Using the information:
**1)** Reproduce the part of the WMMX station history that runs from "He also added" up to and including "could be played.", word for word.
**2)** Extend the WMMX station history with what comes next, starting after its last sentence.

On March 3, 1985, WDAO-FM's urban contemporary format moved to 1210 AM, while 107.7 FM switched to adult contemporary music. It was known as "Star 107.7" WWSN under owner Stoner Broadcasting. This format lasted six years.

===WMMX===
In 1991, the station switched to hot adult contemporary under Vice President/General Manager Deborah Parenti. She oversaw the April 1993 switch of call letters to WMMX. That call sign stood for the new moniker, "Mix 107.7."

In 1993, Bob Sweeney became WMMX's new morning show host, replacing morning team "The Tall Guys". His co-host was Kristi Leigh until 2005, when he moved to "Smooth Jazz 106.5 WDSJ" as morning show host. Sweeney was replaced on Mix 107.7 by PD Jeff Stevens.

Stoner Broadcasting sold WMMX to American Radio Systems in 1995, with Jacor purchasing the station in 1998. Jacor later merged with Clear Channel Communications. In 2014, Clear Channel switched its name to the current iHeartMedia, Inc.

===1980s hits===
In the late 1990s, the station focused on 1980s hits along with current and recent Hot AC titles. On weekends, the station switched to all 1980s songs. This was known as "The Time Warp Weekend". Upon his move from co-owned Alternative Rock "WXEG 103.9 The X" in the Summer of 1998, PD Jeff Stevens replaced midday host Kate Burdett, who moved on to other stations in the Dayton cluster.

He also added a specialty show to the weekday line-up, "The Time Warp Cafe" from Noon-1 PM. It spotlighted music from the 1980s and adding in a "Vault" song, which reached cult status in the 1980s or was frequently played on MTV. The first song heard during this segment was "Don't Pay The Ferryman" by Chris DeBurgh. A few years later, a "Sounds like the 80s" song was added, which was a song from the early 1990s that featured a 1980s artist. The first title played was "So Close" by Daryl Hall and John Oates from 1990. The feature was later renamed "A Taste of the 90s" to broaden the selection of titles that could be played.

===Whatever Weekend and American Top 40===
In 2006, the "Time Warp Weekend" was replaced by "The Whatever Weekend", in response to the growing popularity of adult hits stations across the country. In early 2010, weekends were renamed "The Weekend Mix." The 1980s focus also continued, including the airing of classic episodes of American Top 40 with Casey Kasem. They were heard Saturday mornings from 6 to 10.

Entries shown:

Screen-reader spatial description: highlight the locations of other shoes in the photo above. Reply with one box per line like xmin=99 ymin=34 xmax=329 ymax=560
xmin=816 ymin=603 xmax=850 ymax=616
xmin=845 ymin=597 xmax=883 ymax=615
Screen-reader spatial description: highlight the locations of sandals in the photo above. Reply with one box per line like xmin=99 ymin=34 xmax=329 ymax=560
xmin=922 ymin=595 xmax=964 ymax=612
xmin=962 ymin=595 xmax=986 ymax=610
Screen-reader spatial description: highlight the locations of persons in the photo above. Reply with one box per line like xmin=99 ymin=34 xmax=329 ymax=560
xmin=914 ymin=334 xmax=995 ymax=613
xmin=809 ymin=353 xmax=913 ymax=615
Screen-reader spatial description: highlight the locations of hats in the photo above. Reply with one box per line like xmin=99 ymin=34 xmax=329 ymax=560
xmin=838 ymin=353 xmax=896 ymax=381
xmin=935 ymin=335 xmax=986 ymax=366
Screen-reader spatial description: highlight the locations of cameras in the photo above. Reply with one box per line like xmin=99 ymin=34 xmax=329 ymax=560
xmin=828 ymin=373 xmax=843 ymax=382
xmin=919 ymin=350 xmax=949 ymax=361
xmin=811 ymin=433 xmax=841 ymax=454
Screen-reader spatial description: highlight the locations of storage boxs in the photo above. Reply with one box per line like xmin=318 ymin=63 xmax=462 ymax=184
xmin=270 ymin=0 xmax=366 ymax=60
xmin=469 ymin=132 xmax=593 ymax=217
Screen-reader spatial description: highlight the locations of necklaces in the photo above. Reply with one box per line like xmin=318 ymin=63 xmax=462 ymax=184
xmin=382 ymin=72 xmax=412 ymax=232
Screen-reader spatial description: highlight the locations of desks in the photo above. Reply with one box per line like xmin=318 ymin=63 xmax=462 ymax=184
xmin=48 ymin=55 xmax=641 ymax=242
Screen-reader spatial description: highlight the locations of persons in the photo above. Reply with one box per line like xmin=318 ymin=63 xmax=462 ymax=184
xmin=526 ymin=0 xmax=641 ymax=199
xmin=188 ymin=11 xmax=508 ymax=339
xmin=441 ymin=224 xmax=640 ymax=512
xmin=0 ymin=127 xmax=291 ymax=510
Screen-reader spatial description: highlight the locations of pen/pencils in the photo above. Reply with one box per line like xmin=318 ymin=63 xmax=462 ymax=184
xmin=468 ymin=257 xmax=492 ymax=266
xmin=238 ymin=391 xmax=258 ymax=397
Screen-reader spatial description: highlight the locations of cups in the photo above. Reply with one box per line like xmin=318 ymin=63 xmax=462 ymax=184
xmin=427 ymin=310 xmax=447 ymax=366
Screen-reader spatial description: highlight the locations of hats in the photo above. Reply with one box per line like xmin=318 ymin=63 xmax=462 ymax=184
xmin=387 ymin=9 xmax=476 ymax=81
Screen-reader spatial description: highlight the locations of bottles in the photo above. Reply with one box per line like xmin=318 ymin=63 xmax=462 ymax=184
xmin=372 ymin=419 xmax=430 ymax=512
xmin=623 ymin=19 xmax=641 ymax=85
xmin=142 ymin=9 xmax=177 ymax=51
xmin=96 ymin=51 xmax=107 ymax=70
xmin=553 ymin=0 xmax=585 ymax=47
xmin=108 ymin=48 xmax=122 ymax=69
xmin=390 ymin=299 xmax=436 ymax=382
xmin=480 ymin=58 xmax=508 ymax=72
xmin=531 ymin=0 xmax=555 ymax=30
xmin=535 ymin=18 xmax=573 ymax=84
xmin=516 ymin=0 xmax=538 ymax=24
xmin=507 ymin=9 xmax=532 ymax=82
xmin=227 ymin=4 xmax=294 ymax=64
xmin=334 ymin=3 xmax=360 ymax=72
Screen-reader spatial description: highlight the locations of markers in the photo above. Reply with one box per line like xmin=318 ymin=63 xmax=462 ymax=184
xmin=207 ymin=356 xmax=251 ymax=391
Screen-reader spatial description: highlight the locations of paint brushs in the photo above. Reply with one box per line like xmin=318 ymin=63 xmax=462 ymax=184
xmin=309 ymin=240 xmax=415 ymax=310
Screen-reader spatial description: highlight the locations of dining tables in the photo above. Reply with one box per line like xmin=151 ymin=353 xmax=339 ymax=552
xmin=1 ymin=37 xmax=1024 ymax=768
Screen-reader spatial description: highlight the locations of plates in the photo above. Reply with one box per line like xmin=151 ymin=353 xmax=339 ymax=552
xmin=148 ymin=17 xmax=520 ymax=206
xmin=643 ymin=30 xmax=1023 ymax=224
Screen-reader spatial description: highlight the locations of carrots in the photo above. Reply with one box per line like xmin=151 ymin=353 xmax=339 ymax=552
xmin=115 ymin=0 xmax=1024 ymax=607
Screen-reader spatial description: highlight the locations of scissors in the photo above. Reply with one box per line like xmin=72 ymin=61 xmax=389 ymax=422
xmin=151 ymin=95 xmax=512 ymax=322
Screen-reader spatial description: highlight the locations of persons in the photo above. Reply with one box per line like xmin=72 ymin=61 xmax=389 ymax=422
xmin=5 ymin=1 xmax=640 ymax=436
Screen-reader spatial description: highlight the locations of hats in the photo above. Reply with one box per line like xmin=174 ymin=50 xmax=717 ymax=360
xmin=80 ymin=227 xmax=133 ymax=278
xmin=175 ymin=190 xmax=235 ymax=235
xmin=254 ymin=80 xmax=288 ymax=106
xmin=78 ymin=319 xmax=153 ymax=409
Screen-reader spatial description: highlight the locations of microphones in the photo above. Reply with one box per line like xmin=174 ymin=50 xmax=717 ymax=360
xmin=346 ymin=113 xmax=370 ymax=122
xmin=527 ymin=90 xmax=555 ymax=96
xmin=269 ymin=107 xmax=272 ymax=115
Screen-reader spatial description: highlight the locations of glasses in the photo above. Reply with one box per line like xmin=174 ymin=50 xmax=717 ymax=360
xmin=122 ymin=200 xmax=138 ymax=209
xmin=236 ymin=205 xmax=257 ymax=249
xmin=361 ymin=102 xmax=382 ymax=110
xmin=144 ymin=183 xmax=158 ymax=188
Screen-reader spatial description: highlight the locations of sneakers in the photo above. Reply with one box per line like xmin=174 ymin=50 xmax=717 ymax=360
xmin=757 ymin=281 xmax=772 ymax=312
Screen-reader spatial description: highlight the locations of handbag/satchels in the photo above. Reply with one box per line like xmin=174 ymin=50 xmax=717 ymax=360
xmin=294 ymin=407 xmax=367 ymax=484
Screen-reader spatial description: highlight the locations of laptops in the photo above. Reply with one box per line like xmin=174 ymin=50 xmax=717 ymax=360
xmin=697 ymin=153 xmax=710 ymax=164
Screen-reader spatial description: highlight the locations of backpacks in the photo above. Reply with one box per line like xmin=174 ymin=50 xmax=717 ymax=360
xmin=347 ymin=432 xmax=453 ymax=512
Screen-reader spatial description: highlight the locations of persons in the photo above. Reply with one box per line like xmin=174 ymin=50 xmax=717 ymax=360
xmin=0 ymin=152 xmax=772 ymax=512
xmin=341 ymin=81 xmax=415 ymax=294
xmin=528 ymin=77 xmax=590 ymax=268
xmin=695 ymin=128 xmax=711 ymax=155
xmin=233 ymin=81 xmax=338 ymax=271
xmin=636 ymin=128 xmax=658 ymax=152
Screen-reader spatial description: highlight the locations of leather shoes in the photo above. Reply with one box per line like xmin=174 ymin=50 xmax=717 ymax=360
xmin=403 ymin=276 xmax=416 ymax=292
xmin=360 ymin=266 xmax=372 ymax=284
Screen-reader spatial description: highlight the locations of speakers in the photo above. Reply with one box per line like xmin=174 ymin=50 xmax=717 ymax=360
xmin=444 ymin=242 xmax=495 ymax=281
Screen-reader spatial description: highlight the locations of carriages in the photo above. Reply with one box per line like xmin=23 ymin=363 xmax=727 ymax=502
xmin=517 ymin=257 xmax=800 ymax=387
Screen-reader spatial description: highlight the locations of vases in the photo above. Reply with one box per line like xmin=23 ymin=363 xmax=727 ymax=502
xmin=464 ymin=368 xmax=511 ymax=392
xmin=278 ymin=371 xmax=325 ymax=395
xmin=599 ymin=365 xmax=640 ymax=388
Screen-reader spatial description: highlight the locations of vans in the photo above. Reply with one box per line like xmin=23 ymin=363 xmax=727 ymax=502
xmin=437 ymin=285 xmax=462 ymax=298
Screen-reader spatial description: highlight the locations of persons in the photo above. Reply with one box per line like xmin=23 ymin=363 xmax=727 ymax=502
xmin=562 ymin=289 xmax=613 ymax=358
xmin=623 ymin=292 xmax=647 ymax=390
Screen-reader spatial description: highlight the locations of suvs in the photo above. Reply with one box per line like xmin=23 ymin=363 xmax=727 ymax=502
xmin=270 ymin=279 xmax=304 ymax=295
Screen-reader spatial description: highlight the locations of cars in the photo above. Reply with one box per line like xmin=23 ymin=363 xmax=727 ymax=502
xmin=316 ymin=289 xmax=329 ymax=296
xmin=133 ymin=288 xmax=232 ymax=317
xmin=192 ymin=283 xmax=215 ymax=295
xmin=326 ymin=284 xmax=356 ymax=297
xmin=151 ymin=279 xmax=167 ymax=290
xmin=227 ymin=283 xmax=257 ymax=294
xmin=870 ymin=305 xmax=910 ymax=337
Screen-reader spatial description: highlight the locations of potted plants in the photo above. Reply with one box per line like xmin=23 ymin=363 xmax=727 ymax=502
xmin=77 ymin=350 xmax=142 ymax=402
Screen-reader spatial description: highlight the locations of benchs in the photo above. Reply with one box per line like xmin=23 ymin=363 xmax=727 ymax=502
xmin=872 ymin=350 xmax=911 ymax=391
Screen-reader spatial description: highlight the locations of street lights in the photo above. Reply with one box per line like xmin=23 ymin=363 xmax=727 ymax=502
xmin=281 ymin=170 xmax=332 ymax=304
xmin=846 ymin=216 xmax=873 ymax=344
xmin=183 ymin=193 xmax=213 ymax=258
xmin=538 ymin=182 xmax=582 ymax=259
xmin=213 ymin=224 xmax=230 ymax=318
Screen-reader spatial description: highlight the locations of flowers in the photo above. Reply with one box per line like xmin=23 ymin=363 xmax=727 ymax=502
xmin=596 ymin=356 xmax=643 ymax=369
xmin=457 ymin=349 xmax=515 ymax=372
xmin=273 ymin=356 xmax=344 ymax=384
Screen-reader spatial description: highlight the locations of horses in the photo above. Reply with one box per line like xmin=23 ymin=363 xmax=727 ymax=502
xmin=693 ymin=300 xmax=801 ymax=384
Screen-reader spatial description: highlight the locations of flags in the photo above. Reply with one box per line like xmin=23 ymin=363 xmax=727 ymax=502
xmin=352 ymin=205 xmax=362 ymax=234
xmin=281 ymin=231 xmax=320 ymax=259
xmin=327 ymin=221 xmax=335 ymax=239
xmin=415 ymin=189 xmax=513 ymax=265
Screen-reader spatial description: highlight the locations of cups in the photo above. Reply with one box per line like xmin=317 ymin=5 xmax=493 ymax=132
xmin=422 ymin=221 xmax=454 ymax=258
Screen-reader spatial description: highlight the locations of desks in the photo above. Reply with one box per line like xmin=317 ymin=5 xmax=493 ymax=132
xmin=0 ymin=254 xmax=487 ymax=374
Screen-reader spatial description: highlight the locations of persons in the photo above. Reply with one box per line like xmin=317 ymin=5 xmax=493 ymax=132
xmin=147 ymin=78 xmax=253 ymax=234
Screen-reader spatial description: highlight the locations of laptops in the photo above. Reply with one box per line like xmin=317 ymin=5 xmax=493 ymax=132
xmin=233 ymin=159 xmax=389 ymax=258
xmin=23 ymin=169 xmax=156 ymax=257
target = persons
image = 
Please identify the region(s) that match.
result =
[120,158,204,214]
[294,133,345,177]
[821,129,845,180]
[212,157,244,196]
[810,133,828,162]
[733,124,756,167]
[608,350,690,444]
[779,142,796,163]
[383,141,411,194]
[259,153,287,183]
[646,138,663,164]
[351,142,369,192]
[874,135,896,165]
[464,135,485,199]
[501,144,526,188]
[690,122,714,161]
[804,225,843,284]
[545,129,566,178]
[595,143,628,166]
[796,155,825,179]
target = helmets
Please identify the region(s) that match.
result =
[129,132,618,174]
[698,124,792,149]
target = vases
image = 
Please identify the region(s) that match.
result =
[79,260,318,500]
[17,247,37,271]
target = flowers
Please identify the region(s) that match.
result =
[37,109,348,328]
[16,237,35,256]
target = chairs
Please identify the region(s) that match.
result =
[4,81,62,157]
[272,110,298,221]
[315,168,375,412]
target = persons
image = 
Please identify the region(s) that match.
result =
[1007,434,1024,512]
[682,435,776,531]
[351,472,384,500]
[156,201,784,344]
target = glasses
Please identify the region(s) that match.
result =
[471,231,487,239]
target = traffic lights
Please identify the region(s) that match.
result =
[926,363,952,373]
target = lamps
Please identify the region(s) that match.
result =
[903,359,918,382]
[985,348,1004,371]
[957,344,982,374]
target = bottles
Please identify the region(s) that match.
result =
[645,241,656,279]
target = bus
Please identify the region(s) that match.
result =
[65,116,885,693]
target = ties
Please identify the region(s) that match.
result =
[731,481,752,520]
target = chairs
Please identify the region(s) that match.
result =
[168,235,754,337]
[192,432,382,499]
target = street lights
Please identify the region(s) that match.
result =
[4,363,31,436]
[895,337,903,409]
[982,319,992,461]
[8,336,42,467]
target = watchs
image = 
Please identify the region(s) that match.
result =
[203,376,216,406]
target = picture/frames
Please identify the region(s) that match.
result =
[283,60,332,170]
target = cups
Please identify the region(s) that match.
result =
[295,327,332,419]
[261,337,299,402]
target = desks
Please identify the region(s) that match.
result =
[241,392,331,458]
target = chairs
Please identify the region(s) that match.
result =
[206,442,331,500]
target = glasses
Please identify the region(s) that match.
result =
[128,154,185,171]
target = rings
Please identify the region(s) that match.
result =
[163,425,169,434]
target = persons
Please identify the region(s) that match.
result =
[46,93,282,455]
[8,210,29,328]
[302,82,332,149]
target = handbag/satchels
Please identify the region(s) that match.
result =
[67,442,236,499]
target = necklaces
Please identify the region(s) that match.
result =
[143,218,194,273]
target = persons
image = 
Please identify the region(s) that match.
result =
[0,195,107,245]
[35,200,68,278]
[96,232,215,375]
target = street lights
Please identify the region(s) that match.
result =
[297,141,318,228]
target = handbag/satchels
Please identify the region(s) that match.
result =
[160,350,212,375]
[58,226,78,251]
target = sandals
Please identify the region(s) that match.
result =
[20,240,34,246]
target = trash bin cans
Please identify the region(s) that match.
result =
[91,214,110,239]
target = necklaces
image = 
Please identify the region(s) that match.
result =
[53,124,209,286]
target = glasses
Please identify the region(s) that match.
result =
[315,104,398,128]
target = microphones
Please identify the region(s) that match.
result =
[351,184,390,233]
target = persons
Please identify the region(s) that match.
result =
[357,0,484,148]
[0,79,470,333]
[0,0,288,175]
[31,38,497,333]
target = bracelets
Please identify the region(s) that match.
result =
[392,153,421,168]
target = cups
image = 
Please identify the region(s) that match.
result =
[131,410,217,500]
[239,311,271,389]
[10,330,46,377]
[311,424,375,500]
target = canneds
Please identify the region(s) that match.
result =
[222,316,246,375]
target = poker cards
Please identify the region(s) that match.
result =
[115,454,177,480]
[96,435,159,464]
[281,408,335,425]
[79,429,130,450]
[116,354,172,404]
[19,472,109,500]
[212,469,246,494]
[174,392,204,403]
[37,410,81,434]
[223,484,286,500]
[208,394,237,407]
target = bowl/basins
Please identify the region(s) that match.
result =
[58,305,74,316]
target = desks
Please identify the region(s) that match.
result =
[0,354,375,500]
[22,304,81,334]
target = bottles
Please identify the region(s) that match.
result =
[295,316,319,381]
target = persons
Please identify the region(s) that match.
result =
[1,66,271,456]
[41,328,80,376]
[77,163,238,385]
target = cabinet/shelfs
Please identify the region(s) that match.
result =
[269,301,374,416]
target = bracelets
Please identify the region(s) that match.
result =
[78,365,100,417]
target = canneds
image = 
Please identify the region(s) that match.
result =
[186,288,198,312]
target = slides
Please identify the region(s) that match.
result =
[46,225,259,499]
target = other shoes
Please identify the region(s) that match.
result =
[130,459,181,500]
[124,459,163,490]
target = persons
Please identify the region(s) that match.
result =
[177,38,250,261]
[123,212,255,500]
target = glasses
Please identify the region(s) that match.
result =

Responses:
**1)**
He also added a specialty show to the weekday line-up, "The Time Warp Cafe" from Noon-1 PM. It spotlighted music from the 1980s and adding in a "Vault" song, which reached cult status in the 1980s or was frequently played on MTV. The first song heard during this segment was "Don't Pay The Ferryman" by Chris DeBurgh. A few years later, a "Sounds like the 80s" song was added, which was a song from the early 1990s that featured a 1980s artist. The first title played was "So Close" by Daryl Hall and John Oates from 1990. The feature was later renamed "A Taste of the 90s" to broaden the selection of titles that could be played.

**2)**
WMMX has been airing the rebroadcasts of AT40 since 2001 when they were called "AT40 Flashback." The shows were condensed three-hour rebroadcasts of AT40, usually beginning the countdowns around #30. This was due to syndicator Premiere Networks believing that songs between #40-#31 would be too unknown for the target audience to remember. When Premiere canceled the program, WMMX continued to rerun the package until they were replaced by an all-new rebroadcast package from Premiere, branded as "Casey Kasem's American Top 40: The '80s." They started airing in April 2007. The shows are broadcast in their original, four-hour format.

==Former on-air staff==
- Alan Rantz (middays 2004–06; also music director)
- Todd Hollst (overnights 2000–01; also promotions director)
- Bob Sweeney (mornings 1993–2005)
- Chris Collins (morning show news anchor/co-host 1995–2007; now at WHIO-AM-FM; also does the "Farm Market Report" for NewsCenter 7 at noon; voice of the WSU Raiders)
- Brian Michaels (2001–03; 2010 – October 2011, host of NightMix), now at WUBE-FM Cincinnati
- Sandy Collins (now News Director at 700 WLW, Cincinnati)
- Dan Edwards (now a news reporter for WDTN TV 2)
- Fred Tomlinson (1992–1996; 7:00 to Midnight on air host of "Classic Hits at Night." Host of "Saturday Night at the Oldies" on Star 107-7, and host of "Saturday Night Mix" on Mix 107-7.)
- Dean Taylor (1986–2001; traffic 2001–07; now at WHIO-TV as traffic fill-in reporter)
- Trent Darbee (overnights 1999–2000)
- Brian Bruchey (former mix morning show producer/weekends)
- Sean Roberts (weekends; now at WABX in Evansville, Indiana)
- Jamey "Flash" Meehan (weekends)
- Kate Burdett (middays)
- Joe Thomas (promotions director 2000–09, overnights 2000–01, fill-in 2000–09)
- Randy James (off-the-air program director, 1991–94)
- Jeff Ballentine (off-the-air program director, 1994–98)
- Bobbie Enderle (promotions director)
- Rick LaBeau (production, host of Saturday Night Mix since 1991, job eliminated in 2012 but rehired full-time July 2014 as production director)
- Andrew Scott (weekends)
- Eric Lee (weekends)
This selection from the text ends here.